• GESTELLTE AUFGABE 1: Wiederholen Sie aus den Datensätzen wortgetreu die Zeilen von der Zeile mit „Looking at the picture, is“ bis zur Zeile mit „59.7 inches“, beide eingeschlossen.
━━━━━━━━━━━━━━━━━━━━━━━━━━━━━━
Die Frage verdient eine Antwort, besonders weil sie die Grundlagen der kirchlichen Lehre über Glauben und Moral betrifft. Vor allem handelt es sich um die heilige Eucharistie, „ [d]as Sakrament der Liebe…das Geschenk der Selbsthingabe Jesu Christi, mit dem er uns die unendliche Liebe Gottes zu jedem Menschen offenbart… [Jesus liebt uns] im eucharistischen Sakrament immer noch ‚bis zur Vollendung‘, bis zur Hingabe seines Leibes und seines Blutes“.[1]

Es ist meine Hoffnung, dass die folgenden Punkte der Lehre der Kirche für diejenigen hilfreich sein werden, die zu Recht irritiert und in der Tat durch den allzu häufigen öffentlichen Verrat an der Glaubens- und Sittenlehre der Kirche durch diejenigen, die sich als katholisch bekennen, häufig skandalisiert sind. Ich werde hier die Frage der Abtreibung besprechen, aber die gleichen Punkte gelten auch für andere Verletzungen des Moralgesetzes.

  1. Was die heilige Eucharistie betrifft, so hat die Kirche immer geglaubt und gelehrt, dass die heilige Hostie Leib, Blut, Seele und Gottheit Christi, des menschgewordenen Gottessohnes, ist. Der Glaube der Kirche wird vom Konzil von Trient so ausgedrückt: “Weil Christus, unser Erlöser, gesagt hat, dass es wirklich sein Leib ist, den er unter der Gestalt des Brotes darbringt [vgl. Mt. 26,26-29; Mk. 14,22-25; Lk. 22,19f; 1 Kor. 11,24-26], ist es von jeher die Überzeugung der Kirche Gottes gewesen, und dieses heilige Konzil erklärt nun erneut, dass durch die Wandlung des Brotes und des Weines eine Verwandlung der ganzen Substanz des Brotes in die Substanz des Leibes Christi, unseres Herrn, und der ganzen Substanz des Weines in die Substanz seines Blutes stattfindet” (Session 13, Kapitel 4).[2]  Deshalb lehrt der heilige Paulus in seinem ersten Brief an die Korinther deutlich “Wer also das Brot isst oder den Kelch des Herrn unwürdig trinkt, der wird schuldig am Leibe und Blute des Herrn” (1 Kor 11,27).
━━━━━━━━━━━━━━━━━━━━━━━━━━━━━━
• GESTELLTE AUFGABE 2: Schreiben Sie aus dem Text über die Eucharistie die Passage von „Die Frage verdient“ bis „Verletzungen des Moralgesetzes.“ unverändert ab.
━━━━━━━━━━━━━━━━━━━━━━━━━━━━━━
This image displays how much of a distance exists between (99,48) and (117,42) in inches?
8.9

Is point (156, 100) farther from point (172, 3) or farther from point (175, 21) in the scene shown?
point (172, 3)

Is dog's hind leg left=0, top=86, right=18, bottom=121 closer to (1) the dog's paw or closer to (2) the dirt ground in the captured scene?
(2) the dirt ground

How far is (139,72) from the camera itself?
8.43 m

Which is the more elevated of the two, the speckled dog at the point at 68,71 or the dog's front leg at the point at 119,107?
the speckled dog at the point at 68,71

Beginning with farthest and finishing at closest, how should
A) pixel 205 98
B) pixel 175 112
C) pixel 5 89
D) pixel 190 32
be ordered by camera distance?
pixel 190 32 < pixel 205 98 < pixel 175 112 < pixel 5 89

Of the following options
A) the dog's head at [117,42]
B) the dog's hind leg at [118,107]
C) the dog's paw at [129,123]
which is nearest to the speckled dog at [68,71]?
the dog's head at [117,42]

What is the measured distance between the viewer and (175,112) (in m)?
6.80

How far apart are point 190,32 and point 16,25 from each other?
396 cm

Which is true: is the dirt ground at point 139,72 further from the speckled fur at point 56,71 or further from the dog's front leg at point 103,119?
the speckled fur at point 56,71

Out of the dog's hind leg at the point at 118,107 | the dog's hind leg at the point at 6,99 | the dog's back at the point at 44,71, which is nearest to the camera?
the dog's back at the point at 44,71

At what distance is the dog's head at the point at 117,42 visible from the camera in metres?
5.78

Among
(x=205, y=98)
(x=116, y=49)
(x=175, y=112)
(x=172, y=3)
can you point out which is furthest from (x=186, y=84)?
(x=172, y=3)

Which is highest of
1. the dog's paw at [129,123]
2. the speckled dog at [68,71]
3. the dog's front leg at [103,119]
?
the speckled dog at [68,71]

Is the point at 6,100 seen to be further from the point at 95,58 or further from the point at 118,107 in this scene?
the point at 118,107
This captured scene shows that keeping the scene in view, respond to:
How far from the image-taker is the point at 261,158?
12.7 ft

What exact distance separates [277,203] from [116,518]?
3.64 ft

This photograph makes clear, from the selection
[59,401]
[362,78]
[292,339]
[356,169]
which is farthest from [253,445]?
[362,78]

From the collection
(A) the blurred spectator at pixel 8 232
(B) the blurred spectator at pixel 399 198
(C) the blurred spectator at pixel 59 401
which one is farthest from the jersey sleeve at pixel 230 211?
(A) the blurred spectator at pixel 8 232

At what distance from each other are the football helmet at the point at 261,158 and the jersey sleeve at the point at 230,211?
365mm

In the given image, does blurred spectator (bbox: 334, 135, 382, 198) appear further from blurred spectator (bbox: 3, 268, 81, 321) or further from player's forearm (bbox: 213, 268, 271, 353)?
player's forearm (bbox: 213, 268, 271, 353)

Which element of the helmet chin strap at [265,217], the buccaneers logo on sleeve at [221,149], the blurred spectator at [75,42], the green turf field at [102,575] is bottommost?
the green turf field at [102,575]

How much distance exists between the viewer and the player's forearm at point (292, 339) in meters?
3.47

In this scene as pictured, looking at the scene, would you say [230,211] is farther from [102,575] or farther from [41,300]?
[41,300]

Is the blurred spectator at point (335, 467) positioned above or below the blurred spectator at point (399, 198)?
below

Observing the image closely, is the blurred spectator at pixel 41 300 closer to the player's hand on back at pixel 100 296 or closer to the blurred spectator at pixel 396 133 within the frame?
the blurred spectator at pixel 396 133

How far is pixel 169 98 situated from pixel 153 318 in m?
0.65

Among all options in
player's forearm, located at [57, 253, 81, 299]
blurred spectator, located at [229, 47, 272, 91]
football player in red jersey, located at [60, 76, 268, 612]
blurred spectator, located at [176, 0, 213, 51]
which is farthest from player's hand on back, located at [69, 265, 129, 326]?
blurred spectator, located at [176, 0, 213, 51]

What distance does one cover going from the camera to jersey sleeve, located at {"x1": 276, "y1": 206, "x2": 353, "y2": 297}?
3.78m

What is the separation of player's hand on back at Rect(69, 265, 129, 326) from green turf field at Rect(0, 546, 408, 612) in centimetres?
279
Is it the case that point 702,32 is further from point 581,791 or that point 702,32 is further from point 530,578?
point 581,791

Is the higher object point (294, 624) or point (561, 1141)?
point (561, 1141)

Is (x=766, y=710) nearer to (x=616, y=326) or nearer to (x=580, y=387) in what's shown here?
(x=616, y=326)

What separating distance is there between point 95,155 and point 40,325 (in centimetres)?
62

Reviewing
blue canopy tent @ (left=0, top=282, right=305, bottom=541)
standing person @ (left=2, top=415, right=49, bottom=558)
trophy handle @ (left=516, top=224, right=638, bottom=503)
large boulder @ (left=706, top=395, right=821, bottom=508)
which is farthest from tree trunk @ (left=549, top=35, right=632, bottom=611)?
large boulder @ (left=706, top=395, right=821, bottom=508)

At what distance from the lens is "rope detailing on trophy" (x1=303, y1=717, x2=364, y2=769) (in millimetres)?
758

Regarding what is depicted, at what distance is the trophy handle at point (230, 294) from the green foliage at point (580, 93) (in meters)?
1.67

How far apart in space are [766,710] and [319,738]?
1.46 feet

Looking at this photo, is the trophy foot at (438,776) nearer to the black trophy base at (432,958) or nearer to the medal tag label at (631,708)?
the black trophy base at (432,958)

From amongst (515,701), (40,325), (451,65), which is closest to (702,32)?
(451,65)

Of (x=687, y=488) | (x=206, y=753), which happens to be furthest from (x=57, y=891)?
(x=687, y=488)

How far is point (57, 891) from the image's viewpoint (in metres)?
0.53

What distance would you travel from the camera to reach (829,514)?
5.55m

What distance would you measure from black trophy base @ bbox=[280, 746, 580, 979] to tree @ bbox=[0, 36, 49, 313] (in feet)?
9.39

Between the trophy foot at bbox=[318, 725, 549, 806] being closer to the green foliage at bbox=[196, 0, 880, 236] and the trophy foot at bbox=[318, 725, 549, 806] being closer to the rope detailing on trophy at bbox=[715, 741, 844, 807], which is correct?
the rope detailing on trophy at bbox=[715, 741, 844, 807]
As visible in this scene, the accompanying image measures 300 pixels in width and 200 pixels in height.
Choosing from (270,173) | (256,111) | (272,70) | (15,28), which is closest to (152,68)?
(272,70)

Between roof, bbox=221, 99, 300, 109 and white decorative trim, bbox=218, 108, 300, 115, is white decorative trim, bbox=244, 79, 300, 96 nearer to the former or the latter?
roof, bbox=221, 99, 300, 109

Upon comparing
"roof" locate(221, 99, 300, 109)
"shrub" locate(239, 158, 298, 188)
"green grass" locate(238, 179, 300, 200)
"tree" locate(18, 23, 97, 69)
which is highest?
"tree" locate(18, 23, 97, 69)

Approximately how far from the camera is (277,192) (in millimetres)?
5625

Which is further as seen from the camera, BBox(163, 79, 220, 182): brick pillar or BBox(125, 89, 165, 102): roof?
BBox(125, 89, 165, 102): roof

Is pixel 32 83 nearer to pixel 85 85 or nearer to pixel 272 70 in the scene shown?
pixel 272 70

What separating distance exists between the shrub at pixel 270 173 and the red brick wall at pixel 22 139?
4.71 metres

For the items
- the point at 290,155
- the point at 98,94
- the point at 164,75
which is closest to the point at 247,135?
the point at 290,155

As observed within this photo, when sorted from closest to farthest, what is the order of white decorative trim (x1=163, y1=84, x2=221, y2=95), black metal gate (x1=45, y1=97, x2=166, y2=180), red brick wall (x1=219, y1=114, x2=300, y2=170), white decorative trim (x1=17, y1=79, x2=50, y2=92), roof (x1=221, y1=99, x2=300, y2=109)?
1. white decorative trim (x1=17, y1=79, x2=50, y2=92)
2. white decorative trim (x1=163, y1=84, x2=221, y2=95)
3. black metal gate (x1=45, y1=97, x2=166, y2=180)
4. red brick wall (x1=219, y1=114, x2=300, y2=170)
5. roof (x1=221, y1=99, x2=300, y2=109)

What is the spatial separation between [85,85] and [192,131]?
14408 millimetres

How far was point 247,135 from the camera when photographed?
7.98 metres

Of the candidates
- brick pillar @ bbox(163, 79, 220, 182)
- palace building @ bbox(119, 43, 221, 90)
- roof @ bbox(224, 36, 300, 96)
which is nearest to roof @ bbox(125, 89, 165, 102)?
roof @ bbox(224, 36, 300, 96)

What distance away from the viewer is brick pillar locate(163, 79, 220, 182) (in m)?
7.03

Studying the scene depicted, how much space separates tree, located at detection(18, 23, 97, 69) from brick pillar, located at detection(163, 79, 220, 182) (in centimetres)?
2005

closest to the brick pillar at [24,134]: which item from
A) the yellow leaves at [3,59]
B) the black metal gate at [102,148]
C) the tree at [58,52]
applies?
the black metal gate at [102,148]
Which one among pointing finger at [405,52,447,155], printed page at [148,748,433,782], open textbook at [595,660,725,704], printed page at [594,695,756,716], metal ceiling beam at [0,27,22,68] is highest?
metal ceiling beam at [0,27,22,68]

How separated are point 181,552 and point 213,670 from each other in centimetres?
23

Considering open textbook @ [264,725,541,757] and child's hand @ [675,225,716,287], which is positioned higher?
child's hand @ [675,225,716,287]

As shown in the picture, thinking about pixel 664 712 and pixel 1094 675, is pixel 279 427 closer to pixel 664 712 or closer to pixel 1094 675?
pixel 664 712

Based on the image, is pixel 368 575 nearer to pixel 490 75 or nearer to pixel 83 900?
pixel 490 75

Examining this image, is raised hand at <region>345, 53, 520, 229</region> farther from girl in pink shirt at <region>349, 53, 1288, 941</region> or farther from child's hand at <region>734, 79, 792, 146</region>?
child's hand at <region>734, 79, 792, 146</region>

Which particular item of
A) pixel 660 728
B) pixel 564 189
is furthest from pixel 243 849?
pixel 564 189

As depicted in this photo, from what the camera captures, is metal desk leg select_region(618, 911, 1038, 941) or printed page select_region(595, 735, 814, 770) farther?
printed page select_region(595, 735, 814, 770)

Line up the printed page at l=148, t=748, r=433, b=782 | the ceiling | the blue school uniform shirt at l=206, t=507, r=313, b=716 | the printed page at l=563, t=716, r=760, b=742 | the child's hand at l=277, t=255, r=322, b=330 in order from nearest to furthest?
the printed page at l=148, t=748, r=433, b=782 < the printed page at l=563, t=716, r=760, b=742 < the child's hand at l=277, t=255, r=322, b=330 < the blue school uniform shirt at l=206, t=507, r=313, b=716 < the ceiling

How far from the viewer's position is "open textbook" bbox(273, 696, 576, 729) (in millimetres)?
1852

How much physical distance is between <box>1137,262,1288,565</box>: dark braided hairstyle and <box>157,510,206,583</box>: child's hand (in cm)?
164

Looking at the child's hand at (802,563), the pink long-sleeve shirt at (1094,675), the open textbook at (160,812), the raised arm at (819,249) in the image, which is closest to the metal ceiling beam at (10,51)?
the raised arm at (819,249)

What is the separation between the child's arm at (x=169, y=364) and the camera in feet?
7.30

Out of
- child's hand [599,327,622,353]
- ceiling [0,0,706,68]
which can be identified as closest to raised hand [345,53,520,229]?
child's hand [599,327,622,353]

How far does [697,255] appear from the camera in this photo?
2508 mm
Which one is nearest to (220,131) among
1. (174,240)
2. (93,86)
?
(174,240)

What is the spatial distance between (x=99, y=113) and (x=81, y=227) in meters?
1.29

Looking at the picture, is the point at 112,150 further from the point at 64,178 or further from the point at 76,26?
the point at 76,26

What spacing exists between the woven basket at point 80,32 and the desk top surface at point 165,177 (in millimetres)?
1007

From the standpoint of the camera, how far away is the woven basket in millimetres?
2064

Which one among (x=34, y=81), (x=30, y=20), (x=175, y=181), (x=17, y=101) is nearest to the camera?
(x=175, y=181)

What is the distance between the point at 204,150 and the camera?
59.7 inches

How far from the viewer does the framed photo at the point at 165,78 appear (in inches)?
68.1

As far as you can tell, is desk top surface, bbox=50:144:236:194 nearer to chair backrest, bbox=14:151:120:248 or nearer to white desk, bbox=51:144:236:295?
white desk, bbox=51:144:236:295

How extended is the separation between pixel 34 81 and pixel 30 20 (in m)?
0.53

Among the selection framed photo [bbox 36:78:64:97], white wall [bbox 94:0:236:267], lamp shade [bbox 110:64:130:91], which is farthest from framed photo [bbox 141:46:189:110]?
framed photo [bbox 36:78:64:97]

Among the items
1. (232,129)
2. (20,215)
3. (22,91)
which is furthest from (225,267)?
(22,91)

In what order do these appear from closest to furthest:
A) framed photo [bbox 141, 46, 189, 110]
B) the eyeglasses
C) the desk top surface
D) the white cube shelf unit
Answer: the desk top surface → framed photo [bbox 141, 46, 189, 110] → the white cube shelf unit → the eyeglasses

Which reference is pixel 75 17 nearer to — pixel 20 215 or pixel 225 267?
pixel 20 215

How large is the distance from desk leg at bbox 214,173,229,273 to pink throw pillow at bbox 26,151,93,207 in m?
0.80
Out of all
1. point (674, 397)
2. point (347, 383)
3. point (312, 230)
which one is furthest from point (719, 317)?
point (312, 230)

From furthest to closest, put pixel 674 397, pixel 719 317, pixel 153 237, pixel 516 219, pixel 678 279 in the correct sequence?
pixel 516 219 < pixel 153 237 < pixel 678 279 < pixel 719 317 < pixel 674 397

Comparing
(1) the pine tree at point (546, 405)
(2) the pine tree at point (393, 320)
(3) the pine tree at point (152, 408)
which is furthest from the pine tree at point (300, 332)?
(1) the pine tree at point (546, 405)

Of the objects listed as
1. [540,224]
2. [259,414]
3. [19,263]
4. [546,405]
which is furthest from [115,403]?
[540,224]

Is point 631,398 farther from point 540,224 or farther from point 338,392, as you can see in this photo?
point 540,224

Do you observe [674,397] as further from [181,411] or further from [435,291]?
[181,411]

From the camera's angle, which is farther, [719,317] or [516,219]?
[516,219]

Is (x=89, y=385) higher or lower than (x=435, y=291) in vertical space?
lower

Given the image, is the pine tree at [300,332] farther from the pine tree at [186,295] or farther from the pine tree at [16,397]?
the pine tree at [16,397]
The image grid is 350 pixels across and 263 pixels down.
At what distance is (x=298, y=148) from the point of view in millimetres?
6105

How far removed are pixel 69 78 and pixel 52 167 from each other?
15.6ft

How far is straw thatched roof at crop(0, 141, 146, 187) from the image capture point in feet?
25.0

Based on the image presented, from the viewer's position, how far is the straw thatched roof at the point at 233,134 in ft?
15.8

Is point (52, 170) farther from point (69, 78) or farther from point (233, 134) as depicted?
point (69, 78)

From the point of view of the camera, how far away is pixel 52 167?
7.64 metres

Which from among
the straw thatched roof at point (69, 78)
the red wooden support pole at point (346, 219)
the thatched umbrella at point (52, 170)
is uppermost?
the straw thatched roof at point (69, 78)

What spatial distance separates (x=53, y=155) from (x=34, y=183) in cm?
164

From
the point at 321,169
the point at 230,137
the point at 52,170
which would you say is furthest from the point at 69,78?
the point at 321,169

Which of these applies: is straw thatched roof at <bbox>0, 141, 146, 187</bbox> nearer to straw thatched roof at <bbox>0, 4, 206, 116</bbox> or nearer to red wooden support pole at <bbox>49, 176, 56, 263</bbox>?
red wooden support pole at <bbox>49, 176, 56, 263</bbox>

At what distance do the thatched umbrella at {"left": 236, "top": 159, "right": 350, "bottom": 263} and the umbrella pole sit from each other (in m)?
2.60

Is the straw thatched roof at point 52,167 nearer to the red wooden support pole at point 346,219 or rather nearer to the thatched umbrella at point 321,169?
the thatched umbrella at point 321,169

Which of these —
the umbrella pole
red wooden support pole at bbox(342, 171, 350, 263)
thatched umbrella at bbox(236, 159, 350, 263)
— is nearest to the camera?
━━━━━━━━━━━━━━━━━━━━━━━━━━━━━━
• VOLLSTÄNDIGE ANTWORT 1:
Looking at the picture, is the point at 112,150 further from the point at 64,178 or further from the point at 76,26?
the point at 76,26

What spacing exists between the woven basket at point 80,32 and the desk top surface at point 165,177 (in millimetres)?
1007

From the standpoint of the camera, how far away is the woven basket in millimetres?
2064

Which one among (x=34, y=81), (x=30, y=20), (x=175, y=181), (x=17, y=101) is nearest to the camera?
(x=175, y=181)

What is the distance between the point at 204,150 and the camera?
59.7 inches

• VOLLSTÄNDIGE ANTWORT 2:
Die Frage verdient eine Antwort, besonders weil sie die Grundlagen der kirchlichen Lehre über Glauben und Moral betrifft. Vor allem handelt es sich um die heilige Eucharistie, „ [d]as Sakrament der Liebe…das Geschenk der Selbsthingabe Jesu Christi, mit dem er uns die unendliche Liebe Gottes zu jedem Menschen offenbart… [Jesus liebt uns] im eucharistischen Sakrament immer noch ‚bis zur Vollendung‘, bis zur Hingabe seines Leibes und seines Blutes“.[1]

Es ist meine Hoffnung, dass die folgenden Punkte der Lehre der Kirche für diejenigen hilfreich sein werden, die zu Recht irritiert und in der Tat durch den allzu häufigen öffentlichen Verrat an der Glaubens- und Sittenlehre der Kirche durch diejenigen, die sich als katholisch bekennen, häufig skandalisiert sind. Ich werde hier die Frage der Abtreibung besprechen, aber die gleichen Punkte gelten auch für andere Verletzungen des Moralgesetzes.